> WHAT TO DO: Your copy should match the records below exactly, except for the pictures.

> DATA SHOWN:
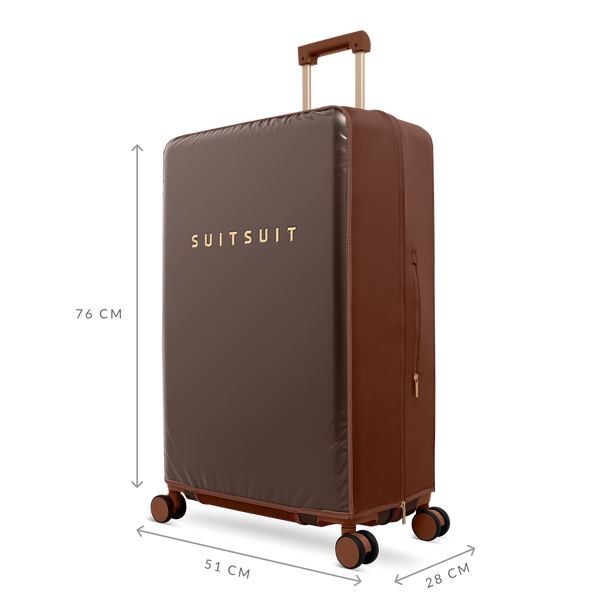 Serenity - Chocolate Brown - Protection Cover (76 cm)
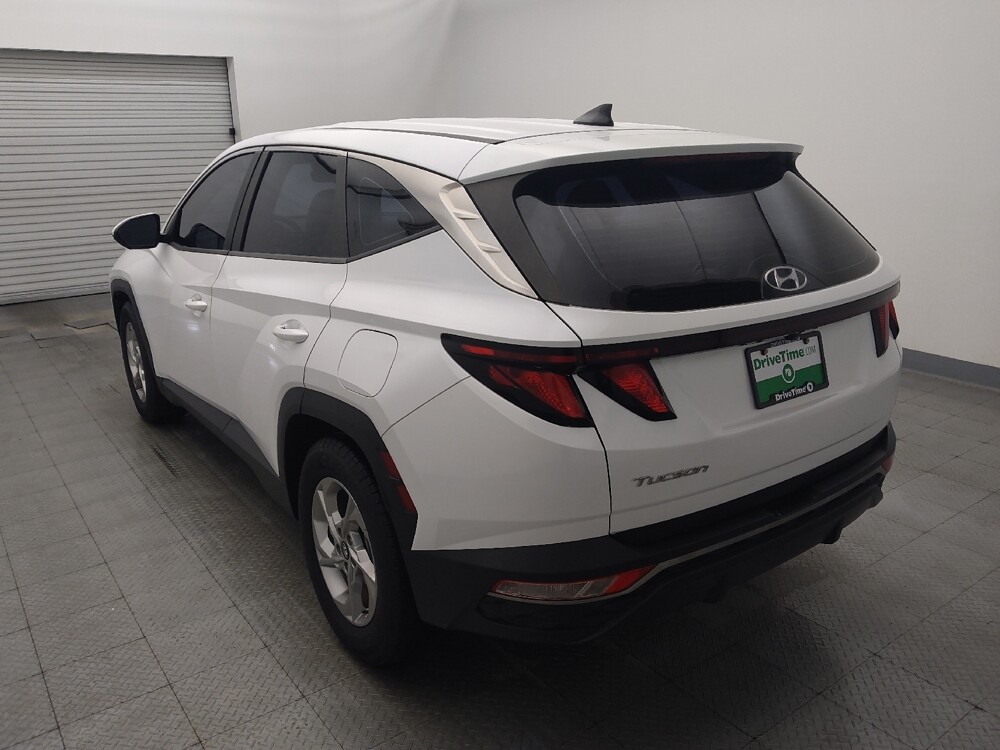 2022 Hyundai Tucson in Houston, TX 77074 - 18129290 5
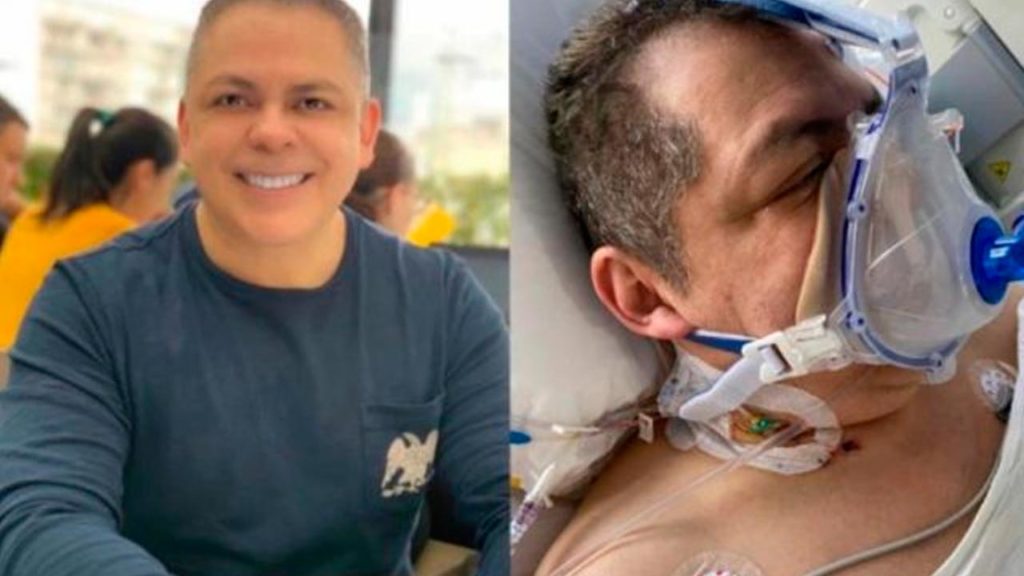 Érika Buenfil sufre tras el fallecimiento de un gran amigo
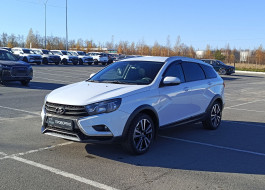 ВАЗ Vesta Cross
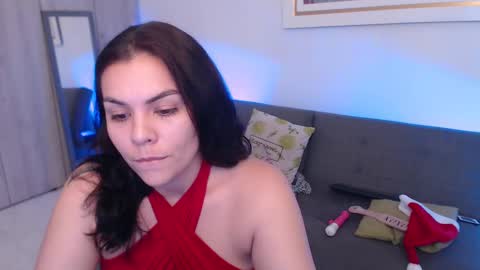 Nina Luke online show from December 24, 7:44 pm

> TASK RESULT:
 Serenity - Chocolate Brown - Protection Cover (76 cm)
 2022 Hyundai Tucson in Houston, TX 77074 - 18129290 5
 Érika Buenfil sufre tras el fallecimiento de un gran amigo
 ВАЗ Vesta Cross
 Nina Luke online show from December 24, 7:44 pm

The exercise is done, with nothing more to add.